2.3 Empagliflozin alleviated HFD/STZ-induced liver fibrosis in
T2DM mice
HE staining showed increased lipid droplets, lipid vacuolation and
disordered arrangement of liver lobules in T2DM group, while
Empagliflozin group could significantly attenuate these pathological
changes (Figure 2A). Furthermore, Masson’s Trichrome Staining and Sirius
red staining results expounded that the collagen deposition was
increased in the HFD/STZ-induced mouse liver tissues, and was reduced
after Empagliflozin treatment, suggesting that Empagliflozin reduced the
degree of liver fibrosis (Figure 2A). The quantitative analysis of liver
fibrosis score is also consistent with the above results (Figure 2A).

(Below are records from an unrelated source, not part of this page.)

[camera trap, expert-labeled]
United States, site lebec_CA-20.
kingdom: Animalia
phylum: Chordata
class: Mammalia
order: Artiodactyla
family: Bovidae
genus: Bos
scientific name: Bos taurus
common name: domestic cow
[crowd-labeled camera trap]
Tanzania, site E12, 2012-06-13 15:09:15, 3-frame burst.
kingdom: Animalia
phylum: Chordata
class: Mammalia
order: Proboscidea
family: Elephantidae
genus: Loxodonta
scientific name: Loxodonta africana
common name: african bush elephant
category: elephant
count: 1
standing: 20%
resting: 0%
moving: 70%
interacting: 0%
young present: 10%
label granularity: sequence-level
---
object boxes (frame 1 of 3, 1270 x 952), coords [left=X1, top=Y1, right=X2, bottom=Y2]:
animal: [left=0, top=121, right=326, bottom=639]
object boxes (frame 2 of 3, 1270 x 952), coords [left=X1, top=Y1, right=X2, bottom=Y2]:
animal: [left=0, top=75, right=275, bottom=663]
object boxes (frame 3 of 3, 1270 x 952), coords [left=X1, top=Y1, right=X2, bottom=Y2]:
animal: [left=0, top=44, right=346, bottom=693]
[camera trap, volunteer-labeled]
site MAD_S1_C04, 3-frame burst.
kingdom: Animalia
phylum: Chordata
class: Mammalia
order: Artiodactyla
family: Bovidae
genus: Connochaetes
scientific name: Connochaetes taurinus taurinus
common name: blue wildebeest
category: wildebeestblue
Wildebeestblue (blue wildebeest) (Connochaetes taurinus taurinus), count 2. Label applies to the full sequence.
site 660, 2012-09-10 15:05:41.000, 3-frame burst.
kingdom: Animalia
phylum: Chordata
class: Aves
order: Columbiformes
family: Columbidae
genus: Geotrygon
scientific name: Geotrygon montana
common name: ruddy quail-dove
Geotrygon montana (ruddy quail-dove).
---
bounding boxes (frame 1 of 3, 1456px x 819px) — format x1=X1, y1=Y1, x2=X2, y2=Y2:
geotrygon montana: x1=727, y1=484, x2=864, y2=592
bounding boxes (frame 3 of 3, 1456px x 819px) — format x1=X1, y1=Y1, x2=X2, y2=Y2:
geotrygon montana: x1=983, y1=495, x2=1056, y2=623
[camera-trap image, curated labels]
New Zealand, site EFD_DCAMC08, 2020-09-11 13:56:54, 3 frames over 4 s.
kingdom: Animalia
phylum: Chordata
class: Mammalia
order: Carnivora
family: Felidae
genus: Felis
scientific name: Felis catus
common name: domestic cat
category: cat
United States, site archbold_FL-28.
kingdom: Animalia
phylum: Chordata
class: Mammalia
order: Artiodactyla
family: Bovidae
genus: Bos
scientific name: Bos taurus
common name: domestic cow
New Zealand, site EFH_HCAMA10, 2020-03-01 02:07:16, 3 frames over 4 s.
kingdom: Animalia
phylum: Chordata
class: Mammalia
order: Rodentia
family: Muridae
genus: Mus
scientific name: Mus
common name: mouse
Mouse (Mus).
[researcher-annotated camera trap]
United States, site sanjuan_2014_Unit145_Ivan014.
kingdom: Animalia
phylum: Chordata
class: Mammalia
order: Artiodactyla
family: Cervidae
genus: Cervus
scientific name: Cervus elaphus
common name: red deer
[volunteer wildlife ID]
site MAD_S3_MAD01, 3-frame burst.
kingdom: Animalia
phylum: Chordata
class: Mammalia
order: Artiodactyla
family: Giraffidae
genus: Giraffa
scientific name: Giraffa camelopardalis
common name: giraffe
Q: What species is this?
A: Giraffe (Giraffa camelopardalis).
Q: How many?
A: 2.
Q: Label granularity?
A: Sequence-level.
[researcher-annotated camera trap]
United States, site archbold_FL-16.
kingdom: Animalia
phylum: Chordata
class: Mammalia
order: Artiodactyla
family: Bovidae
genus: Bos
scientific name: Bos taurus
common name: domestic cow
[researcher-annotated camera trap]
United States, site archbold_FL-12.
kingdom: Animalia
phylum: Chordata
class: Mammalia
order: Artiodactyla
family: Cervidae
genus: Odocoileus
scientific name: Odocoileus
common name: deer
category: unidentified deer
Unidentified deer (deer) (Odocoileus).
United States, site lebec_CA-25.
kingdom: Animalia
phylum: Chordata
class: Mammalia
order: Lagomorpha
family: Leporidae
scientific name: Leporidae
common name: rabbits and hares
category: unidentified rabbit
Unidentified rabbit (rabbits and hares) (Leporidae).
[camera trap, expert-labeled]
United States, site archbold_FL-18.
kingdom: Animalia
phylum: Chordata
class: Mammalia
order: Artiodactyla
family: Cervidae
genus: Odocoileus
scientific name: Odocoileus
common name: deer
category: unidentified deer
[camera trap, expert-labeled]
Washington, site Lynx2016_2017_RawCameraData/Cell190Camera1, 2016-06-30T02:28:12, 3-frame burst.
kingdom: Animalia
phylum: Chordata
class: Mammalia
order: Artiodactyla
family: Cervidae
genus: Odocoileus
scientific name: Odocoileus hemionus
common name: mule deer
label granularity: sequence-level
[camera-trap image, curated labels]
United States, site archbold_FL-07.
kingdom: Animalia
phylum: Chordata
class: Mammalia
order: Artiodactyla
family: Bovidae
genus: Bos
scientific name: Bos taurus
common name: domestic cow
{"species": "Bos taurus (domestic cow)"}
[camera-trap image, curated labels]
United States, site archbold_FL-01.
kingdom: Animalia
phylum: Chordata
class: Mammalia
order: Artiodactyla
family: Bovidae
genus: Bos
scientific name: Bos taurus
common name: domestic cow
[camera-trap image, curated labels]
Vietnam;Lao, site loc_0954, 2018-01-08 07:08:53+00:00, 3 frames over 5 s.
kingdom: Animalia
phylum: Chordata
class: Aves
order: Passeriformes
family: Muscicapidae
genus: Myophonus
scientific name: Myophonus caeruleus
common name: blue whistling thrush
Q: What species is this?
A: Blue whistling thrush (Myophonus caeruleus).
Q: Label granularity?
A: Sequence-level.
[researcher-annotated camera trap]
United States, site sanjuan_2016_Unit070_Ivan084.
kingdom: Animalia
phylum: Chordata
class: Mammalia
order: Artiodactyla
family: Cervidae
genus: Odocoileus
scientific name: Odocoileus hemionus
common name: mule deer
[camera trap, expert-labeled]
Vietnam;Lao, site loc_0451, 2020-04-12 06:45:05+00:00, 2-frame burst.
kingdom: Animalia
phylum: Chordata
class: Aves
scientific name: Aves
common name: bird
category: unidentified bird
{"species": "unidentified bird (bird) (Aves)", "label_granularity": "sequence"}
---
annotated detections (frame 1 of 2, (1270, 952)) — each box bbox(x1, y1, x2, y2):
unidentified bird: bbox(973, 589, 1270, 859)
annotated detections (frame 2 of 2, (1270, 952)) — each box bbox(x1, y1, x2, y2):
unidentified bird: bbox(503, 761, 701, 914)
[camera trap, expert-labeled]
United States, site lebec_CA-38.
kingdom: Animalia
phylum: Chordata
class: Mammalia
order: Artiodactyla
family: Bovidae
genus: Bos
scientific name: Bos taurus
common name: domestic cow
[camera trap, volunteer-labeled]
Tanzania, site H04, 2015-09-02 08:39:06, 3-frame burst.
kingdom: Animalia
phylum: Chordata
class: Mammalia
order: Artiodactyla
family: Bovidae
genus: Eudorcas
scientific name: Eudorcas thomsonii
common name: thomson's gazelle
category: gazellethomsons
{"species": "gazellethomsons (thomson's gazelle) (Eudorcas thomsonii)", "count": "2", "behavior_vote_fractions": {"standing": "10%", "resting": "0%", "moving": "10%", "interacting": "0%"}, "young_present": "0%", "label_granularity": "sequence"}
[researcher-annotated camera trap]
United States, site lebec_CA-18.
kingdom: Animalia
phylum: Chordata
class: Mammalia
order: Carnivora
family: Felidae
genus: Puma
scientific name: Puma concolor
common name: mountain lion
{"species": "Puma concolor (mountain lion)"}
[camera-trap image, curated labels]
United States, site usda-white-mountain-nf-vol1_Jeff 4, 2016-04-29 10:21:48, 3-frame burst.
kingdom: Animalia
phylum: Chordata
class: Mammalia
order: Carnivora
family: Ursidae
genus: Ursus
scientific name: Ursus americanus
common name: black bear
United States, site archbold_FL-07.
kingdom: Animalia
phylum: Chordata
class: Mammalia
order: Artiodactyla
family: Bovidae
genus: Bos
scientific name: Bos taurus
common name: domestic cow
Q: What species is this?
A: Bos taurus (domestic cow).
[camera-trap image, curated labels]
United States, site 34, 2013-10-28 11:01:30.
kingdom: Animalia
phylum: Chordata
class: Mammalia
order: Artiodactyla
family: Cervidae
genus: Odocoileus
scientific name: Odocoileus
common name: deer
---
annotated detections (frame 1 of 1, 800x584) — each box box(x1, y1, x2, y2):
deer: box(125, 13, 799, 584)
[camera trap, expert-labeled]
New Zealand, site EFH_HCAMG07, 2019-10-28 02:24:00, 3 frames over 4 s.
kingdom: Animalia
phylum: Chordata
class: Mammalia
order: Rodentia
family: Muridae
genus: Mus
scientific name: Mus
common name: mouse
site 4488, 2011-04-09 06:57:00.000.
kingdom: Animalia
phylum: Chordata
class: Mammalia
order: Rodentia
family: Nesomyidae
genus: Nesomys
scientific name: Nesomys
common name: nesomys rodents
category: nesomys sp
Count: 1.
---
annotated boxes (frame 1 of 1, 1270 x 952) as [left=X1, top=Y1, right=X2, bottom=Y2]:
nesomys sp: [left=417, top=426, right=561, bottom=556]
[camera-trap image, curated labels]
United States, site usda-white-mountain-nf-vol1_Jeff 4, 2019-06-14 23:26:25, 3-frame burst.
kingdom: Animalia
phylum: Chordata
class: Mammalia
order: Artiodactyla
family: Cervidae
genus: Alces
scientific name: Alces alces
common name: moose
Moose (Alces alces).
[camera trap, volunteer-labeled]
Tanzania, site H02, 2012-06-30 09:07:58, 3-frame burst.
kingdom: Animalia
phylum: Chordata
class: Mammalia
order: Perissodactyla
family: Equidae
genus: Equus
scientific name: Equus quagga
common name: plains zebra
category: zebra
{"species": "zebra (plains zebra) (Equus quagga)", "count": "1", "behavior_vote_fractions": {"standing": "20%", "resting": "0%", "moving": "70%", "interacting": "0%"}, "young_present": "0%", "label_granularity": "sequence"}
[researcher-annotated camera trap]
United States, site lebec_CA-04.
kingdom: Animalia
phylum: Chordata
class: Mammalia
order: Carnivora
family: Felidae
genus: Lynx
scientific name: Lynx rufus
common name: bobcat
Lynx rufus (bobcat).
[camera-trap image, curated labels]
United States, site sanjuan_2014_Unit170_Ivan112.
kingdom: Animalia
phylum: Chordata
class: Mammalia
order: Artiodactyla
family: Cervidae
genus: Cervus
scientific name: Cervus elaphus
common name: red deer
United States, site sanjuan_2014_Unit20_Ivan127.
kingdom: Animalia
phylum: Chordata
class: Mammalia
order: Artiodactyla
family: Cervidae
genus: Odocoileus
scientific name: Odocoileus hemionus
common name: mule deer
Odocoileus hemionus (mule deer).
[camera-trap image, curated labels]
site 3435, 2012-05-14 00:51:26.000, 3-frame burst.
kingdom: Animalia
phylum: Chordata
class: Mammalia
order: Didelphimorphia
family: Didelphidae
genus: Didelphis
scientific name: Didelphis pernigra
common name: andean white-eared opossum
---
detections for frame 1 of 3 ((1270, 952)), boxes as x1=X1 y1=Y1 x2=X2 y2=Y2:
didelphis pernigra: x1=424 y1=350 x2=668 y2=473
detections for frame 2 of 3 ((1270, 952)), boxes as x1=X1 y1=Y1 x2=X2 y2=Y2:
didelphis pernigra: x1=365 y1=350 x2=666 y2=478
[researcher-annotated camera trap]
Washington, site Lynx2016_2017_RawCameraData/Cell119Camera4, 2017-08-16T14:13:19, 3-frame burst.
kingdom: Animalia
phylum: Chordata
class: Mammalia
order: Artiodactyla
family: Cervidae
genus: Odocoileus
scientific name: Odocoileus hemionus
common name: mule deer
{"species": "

Western blotting analysis showed that Empagliflozin significantly
decreased the protein levels of α-SMA and TGF-β1 (Figure 2B) (P
< 0.05). Moreover, qPCR showed that compared with T2DM group,
Empagliflozin significantly decreased the mRNA levels of α-SMA, TGF-β1,
Col 1 and Vimentin (P < 0.05) (Figure 2C). As shown in Figure
2D, The immunohistochemical
analysis demonstrated that Col 1, collagen type III (Col3) and Vimentin
were highly expressed in the HFD/STZ-induced mouse liver tissues, and
were decreased after Empagliflozin treatment. In summary, the above
results corroborated that the administration of Empagliflozin
ameliorated HFD/STZ-induced liver fibrosis in T2DM mice.